SELECTED EXTRACT:
--- Begin ---

# Vermeer 504L baler tail gate not closing - NEED HELP ASAP!



## jsanders (May 26, 2016)

Ok bought a 504L baler a month ago, had the dealership I bought it at put new Hydraulic lines that run from tractor to the hydraulic block. Well they didnt tighten one down so the other day were gettin her ready and opened the tail gate and was about 3/4 of the way back down and the hose that wasnt tightened down pops off. Luckily it didnt strip the threads, we cleaned it up and put back together but ever since then the tail gate will raise but wont go down. We have bled it we have checked for trash in line going to tractor, adjusted the valve on the block, nothing is working. Can someone help us out please, any thoughts or advice is welcome. Thanks


----------



## rajela (Feb 15, 2014)

I am sure you replaced the lost fluid from the hose blowing off. Can you loosen a line at the gate and let the gate back down? might try that and work the gate up and down a few times? Not familiar with the Vermeer product but assuming it is just a hyd cylinder that opens the gate.


----------



## jsanders (May 26, 2016)

--- End ---

DATASET ROWS:
--- Begin ---

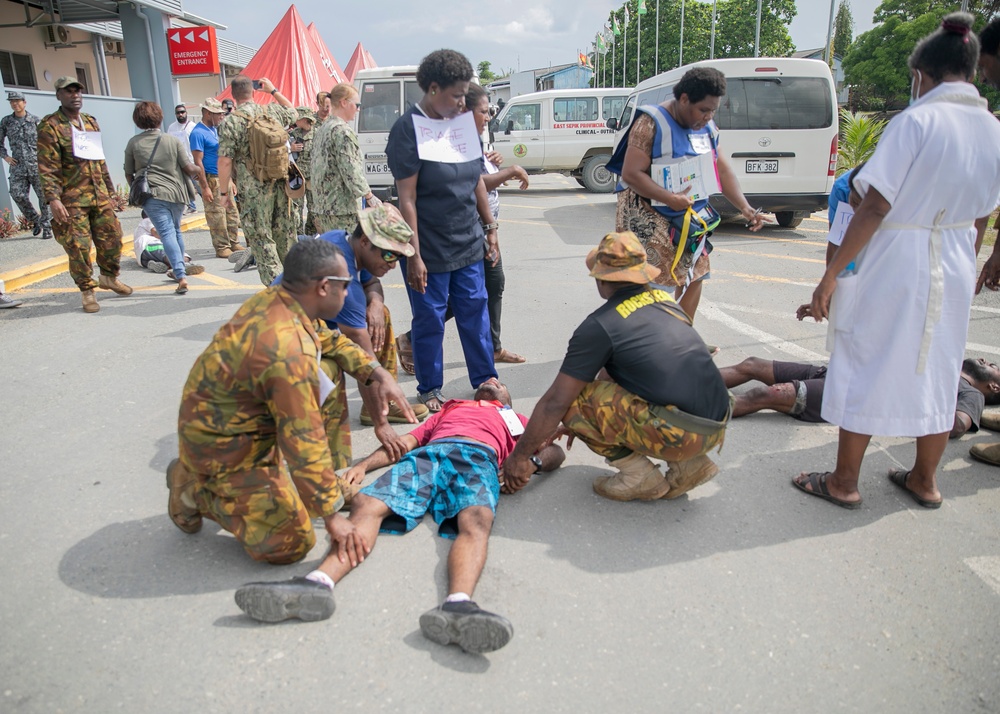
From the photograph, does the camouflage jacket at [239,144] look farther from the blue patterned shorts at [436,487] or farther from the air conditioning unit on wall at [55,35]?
the air conditioning unit on wall at [55,35]

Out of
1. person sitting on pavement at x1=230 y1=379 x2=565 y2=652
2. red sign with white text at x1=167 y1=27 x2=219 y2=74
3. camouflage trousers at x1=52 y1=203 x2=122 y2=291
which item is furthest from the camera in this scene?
red sign with white text at x1=167 y1=27 x2=219 y2=74

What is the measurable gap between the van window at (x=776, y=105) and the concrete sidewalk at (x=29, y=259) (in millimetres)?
8016

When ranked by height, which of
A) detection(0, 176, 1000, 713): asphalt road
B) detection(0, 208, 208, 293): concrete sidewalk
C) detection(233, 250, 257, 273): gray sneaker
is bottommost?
detection(0, 176, 1000, 713): asphalt road

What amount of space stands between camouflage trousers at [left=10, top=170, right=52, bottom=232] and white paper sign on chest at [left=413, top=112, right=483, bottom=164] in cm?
775

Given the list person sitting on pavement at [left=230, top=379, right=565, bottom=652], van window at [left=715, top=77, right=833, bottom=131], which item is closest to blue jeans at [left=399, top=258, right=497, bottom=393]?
person sitting on pavement at [left=230, top=379, right=565, bottom=652]

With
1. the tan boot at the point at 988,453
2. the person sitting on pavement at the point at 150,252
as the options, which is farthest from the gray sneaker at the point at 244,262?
the tan boot at the point at 988,453

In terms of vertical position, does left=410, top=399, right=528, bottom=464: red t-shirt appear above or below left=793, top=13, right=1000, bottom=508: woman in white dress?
below

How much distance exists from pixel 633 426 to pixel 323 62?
56.2 ft

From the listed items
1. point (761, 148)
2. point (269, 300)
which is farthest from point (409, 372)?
point (761, 148)

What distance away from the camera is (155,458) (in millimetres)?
3623

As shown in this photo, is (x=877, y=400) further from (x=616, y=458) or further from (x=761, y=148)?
(x=761, y=148)

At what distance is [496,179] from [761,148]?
231 inches

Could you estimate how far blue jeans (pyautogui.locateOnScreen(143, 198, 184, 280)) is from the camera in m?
6.89

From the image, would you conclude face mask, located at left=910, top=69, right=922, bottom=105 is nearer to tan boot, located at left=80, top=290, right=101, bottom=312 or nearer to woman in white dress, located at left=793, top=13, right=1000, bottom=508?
woman in white dress, located at left=793, top=13, right=1000, bottom=508
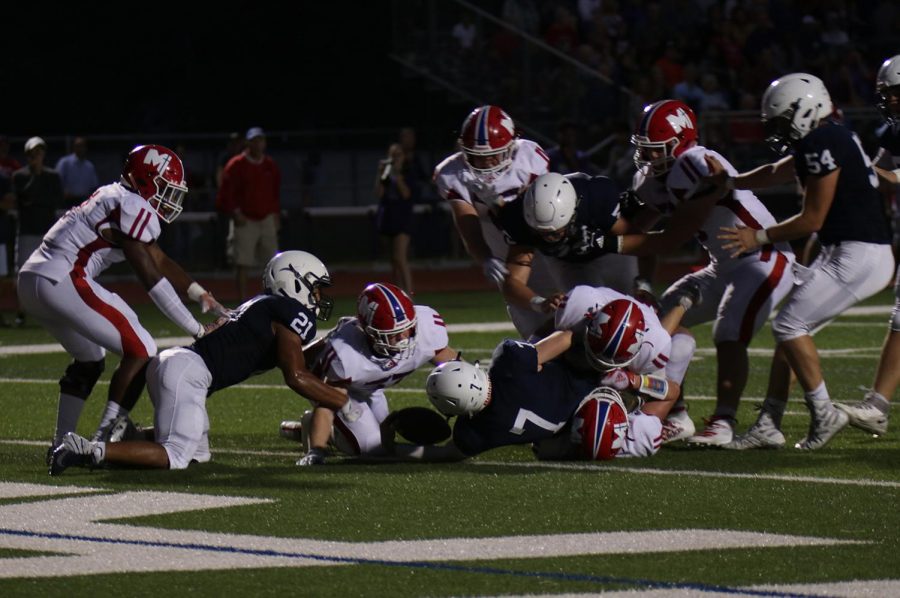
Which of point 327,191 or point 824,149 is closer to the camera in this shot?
point 824,149

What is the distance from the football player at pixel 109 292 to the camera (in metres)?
7.43

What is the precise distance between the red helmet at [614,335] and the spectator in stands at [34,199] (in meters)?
8.38

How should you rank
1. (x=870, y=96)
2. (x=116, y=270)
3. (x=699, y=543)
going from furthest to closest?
(x=870, y=96), (x=116, y=270), (x=699, y=543)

--- End ---

EXERCISE OBJECTIVE:
In the baler thread, list each fix that jsanders names in the sentence ending "nothing is working." The records aren't needed for this task.

EXPECTED OUTPUT:
- Bled it
- Checked for trash in the line going to the tractor
- Adjusted the valve on the block